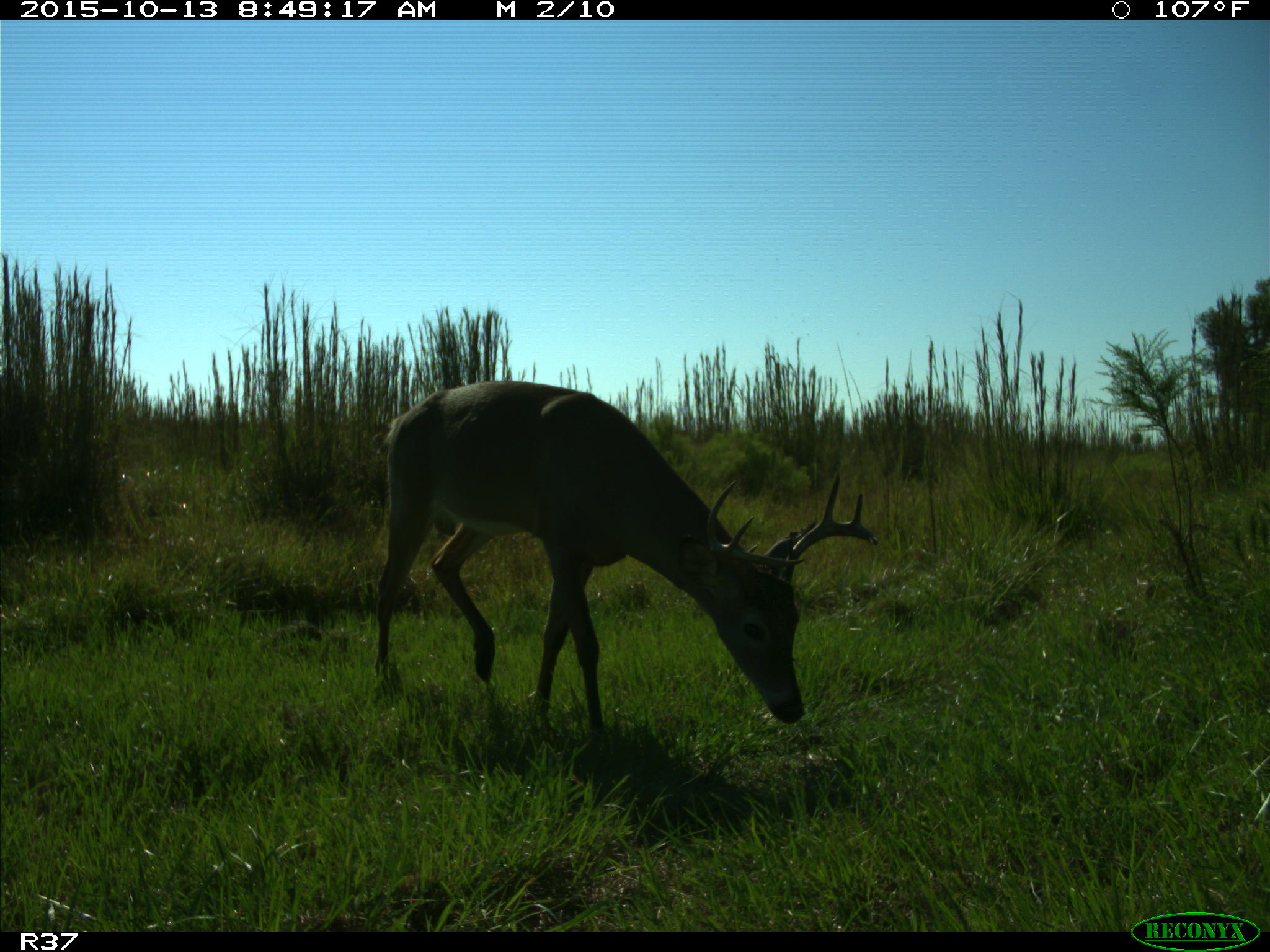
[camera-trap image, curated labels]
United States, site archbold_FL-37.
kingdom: Animalia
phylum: Chordata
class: Mammalia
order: Artiodactyla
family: Cervidae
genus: Odocoileus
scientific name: Odocoileus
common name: deer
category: unidentified deer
Unidentified deer (deer) (Odocoileus).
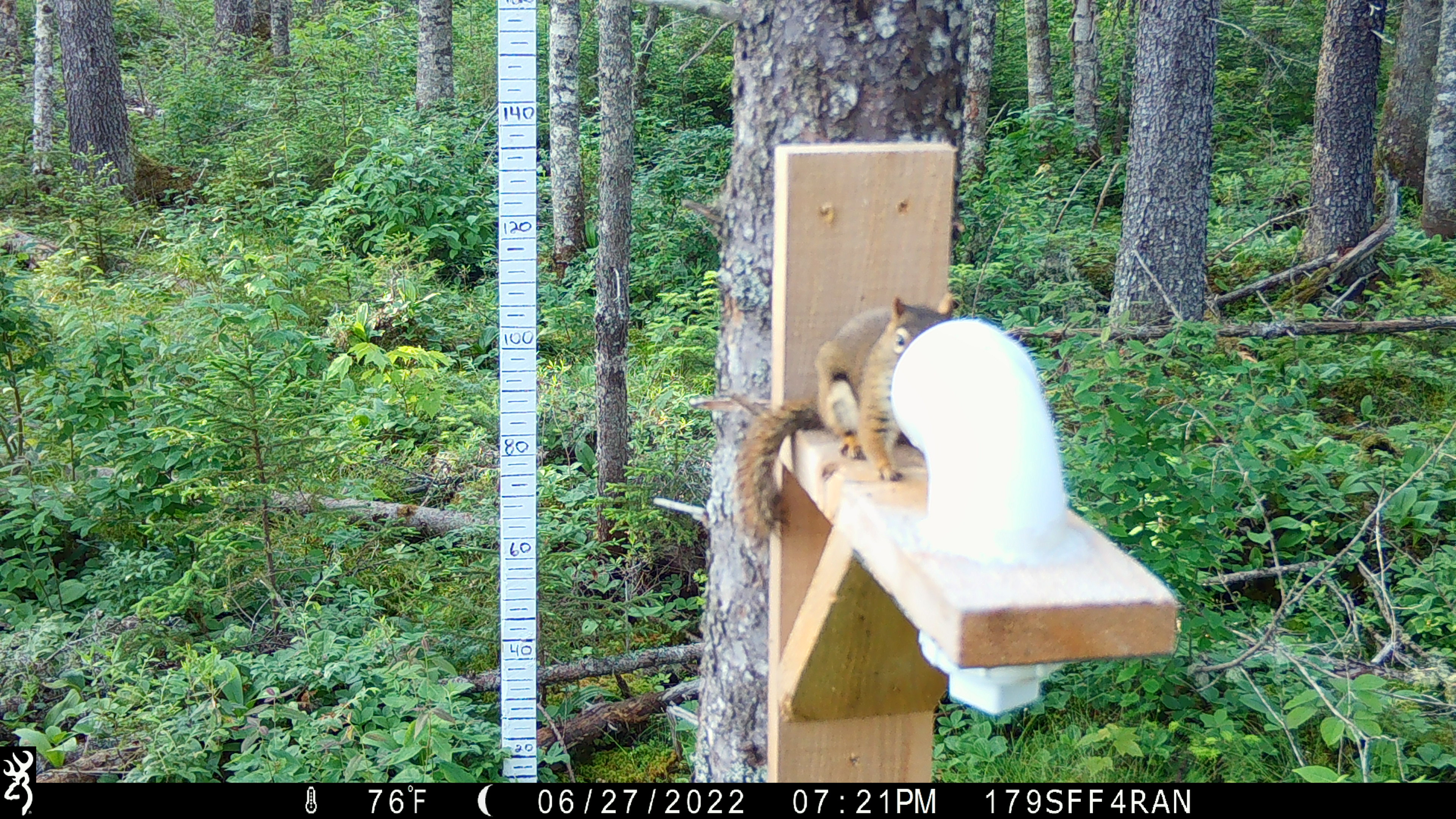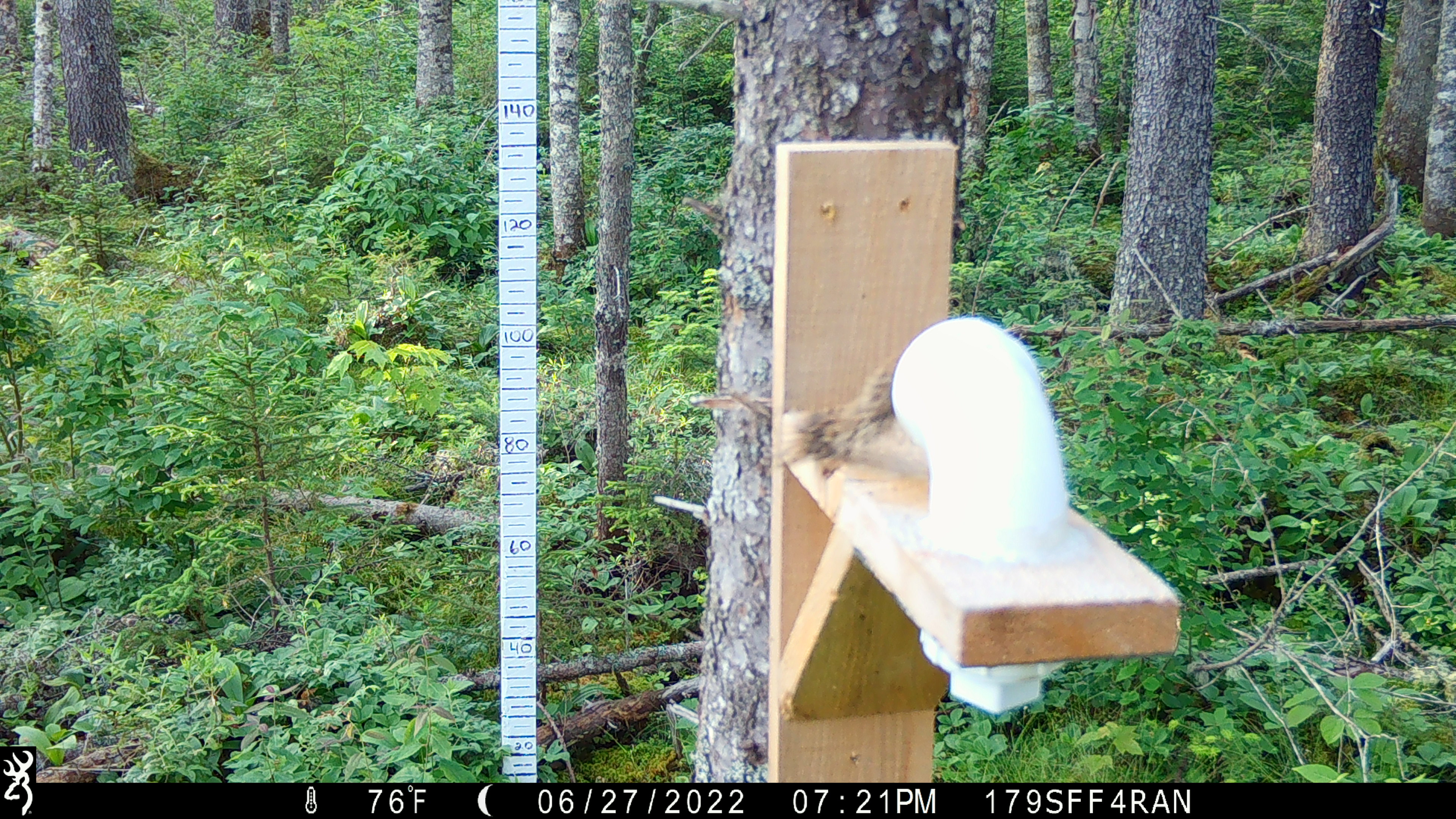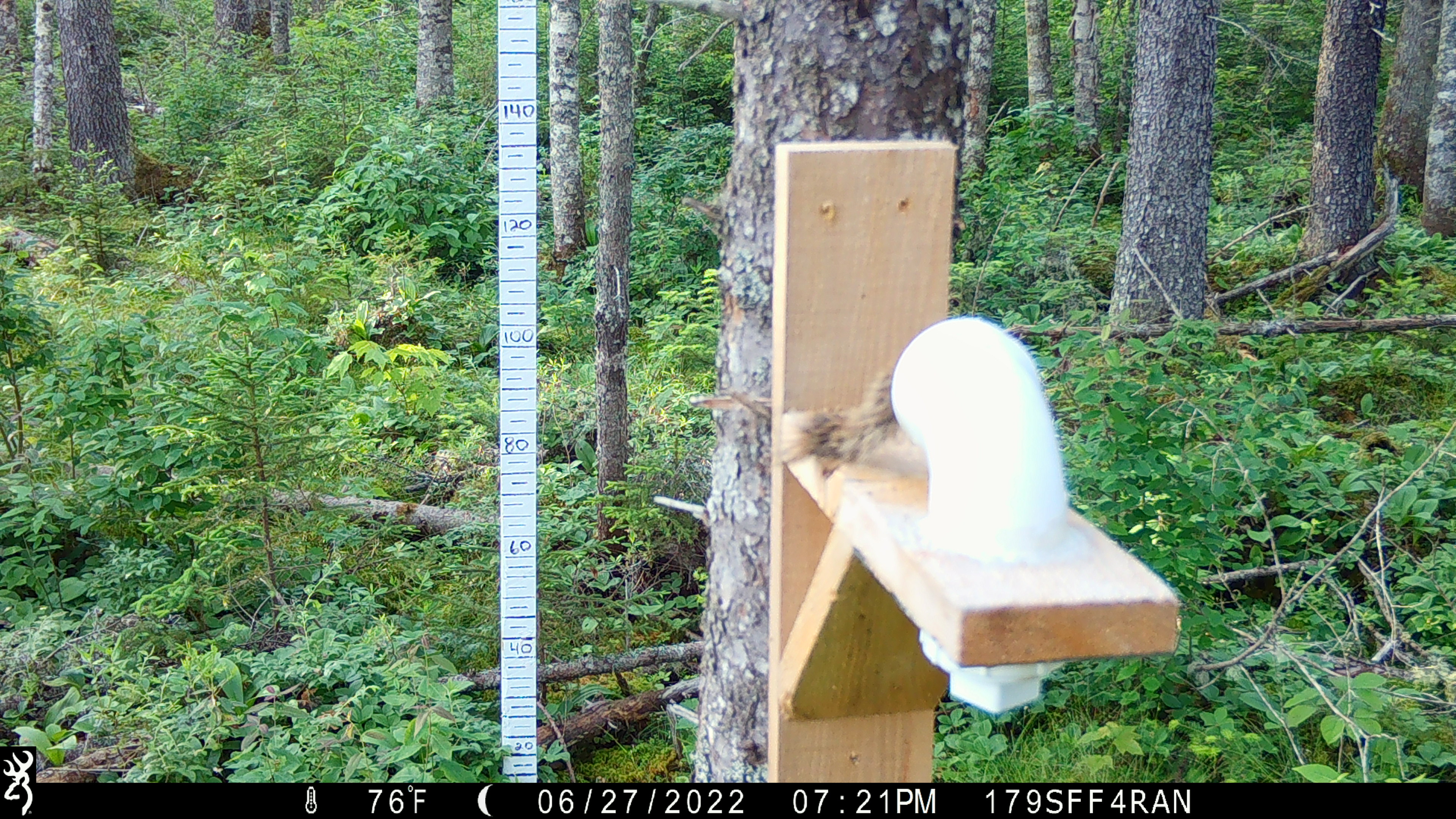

§ **Required work**: Would you please print out all the records above exactly, minus any pictures?

§ **Solution for this exercise**:
[camera-trap image, curated labels]
United States, site archbold_FL-37.
kingdom: Animalia
phylum: Chordata
class: Mammalia
order: Artiodactyla
family: Cervidae
genus: Odocoileus
scientific name: Odocoileus
common name: deer
category: unidentified deer
Unidentified deer (deer) (Odocoileus).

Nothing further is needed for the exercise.